Transaction management and the commitWork method

Database transactions is something you rarely have to concern yourself within Apex…. or do you? Consider the sample code below, in it there is a deliberate bug (line 22). When the user presses the button associated with this controller method, the error occurs, is caught and is displayed to the user via the apex:pagemessages component. If the developer did not do this, the error would be unhandled and the standard Salesforce white page with the error text displayed would be shown to the user, hardly a great user experience.

 public PageReference doSomeWork()  
 {  
    try  
    {  
        Opportunity opp = new Opportunity();  
        opp.Name = 'My New Opportunity';  
        opp.StageName = 'Open';  
        opp.CloseDate = System.today();  
        insert opp;  
        Product2 product = new Product2();  
        product.Name = 'My New Product';  
        insert product;  
        // Insert pricebook  
        PricebookEntry pbe = new PricebookEntry();  
        pbe.UnitPrice = 10;  
        pbe.IsActive = true;  
        pbe.UseStandardPrice = false;  
        pbe.Pricebook2Id = [select Id from Pricebook2 where IsStandard = true].Id;  
        pbe.Product2Id = product.Id;  
        insert pbe;  
        // Fake an error  
        Integer x = 42 / 0;  
        // Insert opportunity lines...  
        OpportunityLineItem oppLineItem = new OpportunityLineItem();  
        oppLineItem.Quantity = 1;  
        oppLineItem.TotalPrice = 10;  
        oppLineItem.PricebookEntryId = pbe.Id;  
        insert oppLineItem;  
    }  
    catch (Exception e)  
    {  
        ApexPages.addMessages(e);  
    }  
    return null;  
}  

However using try/catch circumvents the standard Apex transaction rollback during error conditions. “Only when all the Apex code has finished running and the Visualforce page has finished running, are the changes committed to the database.

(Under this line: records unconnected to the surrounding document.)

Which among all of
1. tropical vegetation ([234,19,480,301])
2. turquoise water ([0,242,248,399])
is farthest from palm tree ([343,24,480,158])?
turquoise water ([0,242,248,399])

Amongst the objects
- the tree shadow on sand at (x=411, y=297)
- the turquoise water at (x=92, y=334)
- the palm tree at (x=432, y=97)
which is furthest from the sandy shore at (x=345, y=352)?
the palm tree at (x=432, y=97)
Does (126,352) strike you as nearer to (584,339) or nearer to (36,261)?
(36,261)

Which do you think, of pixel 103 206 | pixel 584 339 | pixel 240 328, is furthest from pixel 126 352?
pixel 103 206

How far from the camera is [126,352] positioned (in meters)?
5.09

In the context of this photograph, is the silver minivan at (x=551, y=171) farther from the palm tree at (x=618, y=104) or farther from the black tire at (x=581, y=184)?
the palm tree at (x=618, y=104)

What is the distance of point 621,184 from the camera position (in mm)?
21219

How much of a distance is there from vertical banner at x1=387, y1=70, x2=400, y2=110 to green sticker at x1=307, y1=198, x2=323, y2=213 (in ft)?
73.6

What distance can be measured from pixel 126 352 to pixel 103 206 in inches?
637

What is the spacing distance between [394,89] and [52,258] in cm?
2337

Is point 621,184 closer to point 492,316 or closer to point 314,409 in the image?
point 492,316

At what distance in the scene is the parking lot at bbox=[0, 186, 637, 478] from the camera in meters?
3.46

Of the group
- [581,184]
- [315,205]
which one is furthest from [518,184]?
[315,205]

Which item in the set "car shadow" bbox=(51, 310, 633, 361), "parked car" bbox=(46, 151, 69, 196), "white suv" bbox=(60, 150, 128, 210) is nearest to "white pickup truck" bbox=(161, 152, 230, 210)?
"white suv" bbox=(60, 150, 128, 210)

If the request does not complete successfully, all database changes are rolled back.”. Therefore catching the exception results in the request to complete successfully, thus the Apex runtime commits records that lead up to the error occurring. This results in the above code leaving an Opportunity with no lines on the database.

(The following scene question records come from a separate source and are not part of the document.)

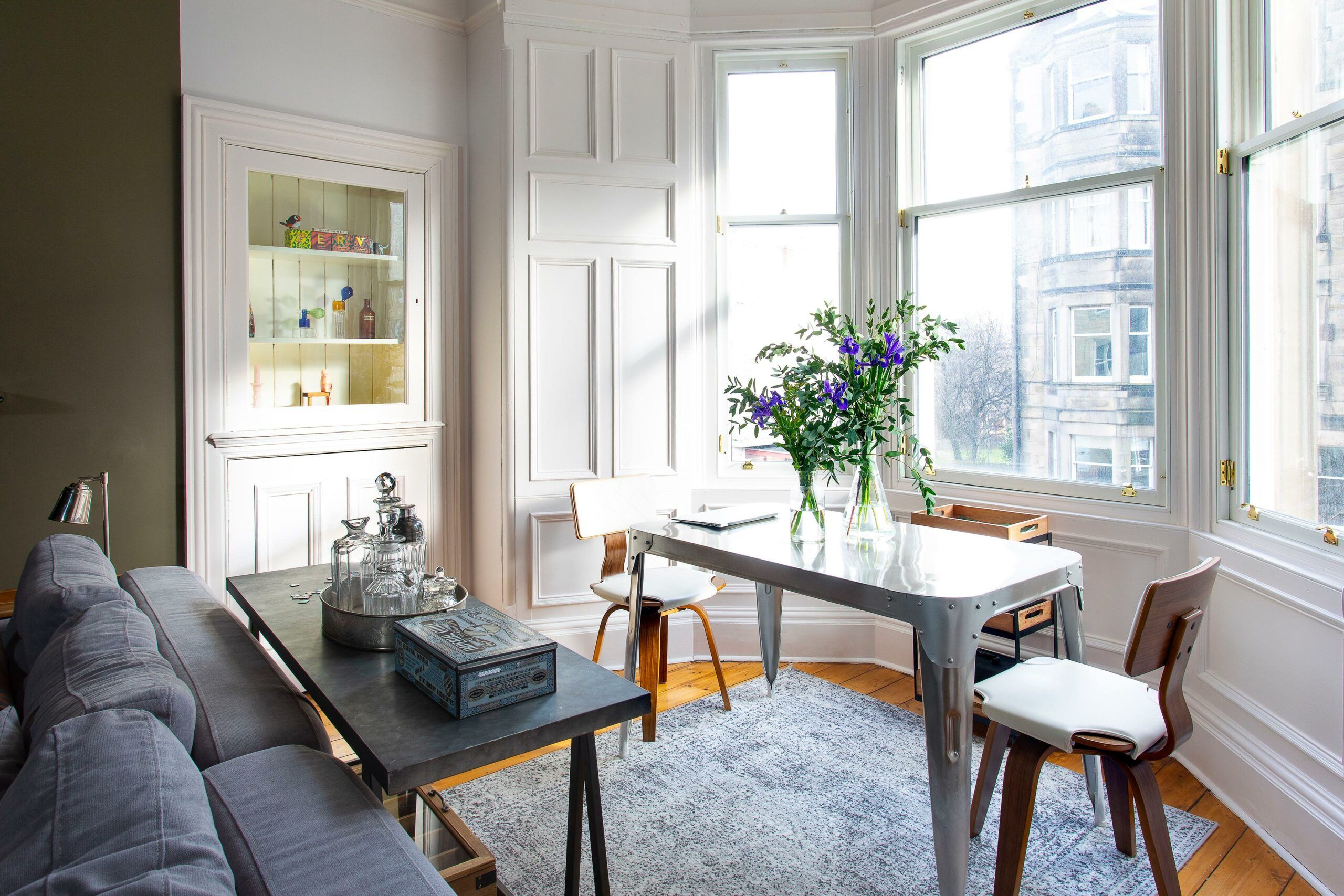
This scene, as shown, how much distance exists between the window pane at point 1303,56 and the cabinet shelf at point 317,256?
129 inches

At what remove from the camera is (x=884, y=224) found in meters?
3.72

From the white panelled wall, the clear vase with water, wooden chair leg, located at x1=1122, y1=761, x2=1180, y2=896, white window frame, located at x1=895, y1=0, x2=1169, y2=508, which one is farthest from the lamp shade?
white window frame, located at x1=895, y1=0, x2=1169, y2=508

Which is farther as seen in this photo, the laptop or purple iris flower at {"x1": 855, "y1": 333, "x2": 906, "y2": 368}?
the laptop

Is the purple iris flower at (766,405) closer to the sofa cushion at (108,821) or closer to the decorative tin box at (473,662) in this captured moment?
the decorative tin box at (473,662)

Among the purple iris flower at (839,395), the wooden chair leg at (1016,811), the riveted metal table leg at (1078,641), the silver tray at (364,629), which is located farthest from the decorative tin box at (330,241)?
the wooden chair leg at (1016,811)

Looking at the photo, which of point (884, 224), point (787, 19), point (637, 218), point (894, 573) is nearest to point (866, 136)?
point (884, 224)

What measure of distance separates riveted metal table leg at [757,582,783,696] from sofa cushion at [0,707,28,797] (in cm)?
237

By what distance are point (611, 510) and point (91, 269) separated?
6.89ft

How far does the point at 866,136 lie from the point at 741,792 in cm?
281

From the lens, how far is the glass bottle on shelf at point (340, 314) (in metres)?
3.57

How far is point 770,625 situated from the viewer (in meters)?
3.29

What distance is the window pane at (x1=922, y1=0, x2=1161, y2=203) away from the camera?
9.92 ft

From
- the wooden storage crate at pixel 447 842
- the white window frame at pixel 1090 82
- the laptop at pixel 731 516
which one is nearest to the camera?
the wooden storage crate at pixel 447 842

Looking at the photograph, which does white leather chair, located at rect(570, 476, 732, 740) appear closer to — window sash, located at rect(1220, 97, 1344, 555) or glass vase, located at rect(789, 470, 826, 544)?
glass vase, located at rect(789, 470, 826, 544)
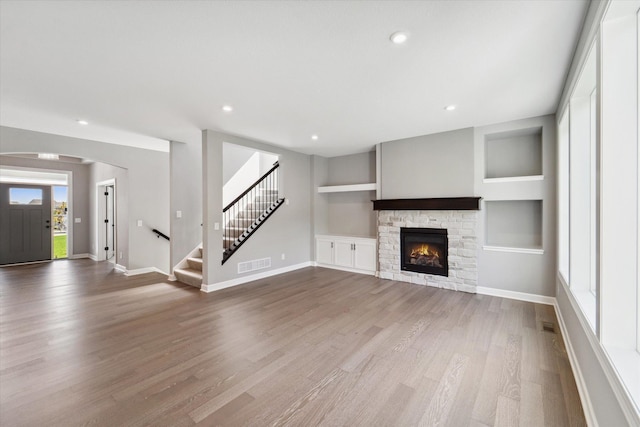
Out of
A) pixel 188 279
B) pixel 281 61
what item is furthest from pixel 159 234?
pixel 281 61

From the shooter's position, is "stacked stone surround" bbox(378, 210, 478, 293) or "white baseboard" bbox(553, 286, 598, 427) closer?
"white baseboard" bbox(553, 286, 598, 427)

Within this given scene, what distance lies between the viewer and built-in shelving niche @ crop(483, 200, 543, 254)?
14.0 ft

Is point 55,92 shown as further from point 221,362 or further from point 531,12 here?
point 531,12

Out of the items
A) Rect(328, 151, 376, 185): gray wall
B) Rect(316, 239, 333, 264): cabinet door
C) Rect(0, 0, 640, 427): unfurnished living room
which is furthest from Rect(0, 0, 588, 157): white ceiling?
Rect(316, 239, 333, 264): cabinet door

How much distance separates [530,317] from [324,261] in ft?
13.2

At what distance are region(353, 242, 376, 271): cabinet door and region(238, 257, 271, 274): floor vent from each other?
1.92 meters

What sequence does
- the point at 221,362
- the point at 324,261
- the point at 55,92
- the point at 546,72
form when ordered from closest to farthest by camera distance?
the point at 221,362 < the point at 546,72 < the point at 55,92 < the point at 324,261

The solution to this problem, is to utilise a Savepoint, as described in the standard Salesforce documentation. To avoid the developer having to remember this, the SObjectUnitOfWork commitWork method creates a Savepoint and manages the rollback to it, should any errors occur. After doing so, it throws again the error so that the caller can perform its own error handling and reporting. This gives a consistant behaviour to database updates regardless of how errors are handled by the controlling logic.

Note: Regardless of using the commitWork method or manually coding your Savepoint logic, review the statement from the Salesforce documentation regarding Id’s.

Summary

As you can see between the two samples in this blog, there is significant reduction of over half the source lines when using the unit of work. Of course the SObjectUnitOfWork class does have its own processing to perform. Because it is a generic library, its never going to be as optimum as if you would write this code by hand specifically for the use case needed as per the first example.

When writing Apex code, optimisation of statements is a consideration (consider Batch Apex in large volumes). However so are other things such as queries, database manipulation and balancing overall code complexity, since smaller and simpler code bases generally contains less bugs. Ultimately, using any utility class, needs to be considered on balance with a number of things and not just in isolation of one concern. Hopefully you now have enough information to decide for yourself if the benefit is worth it in respect to the complexity of the code your writing.

Unit Of Work is a Enterprise Application Architecture pattern by Martin Fowler.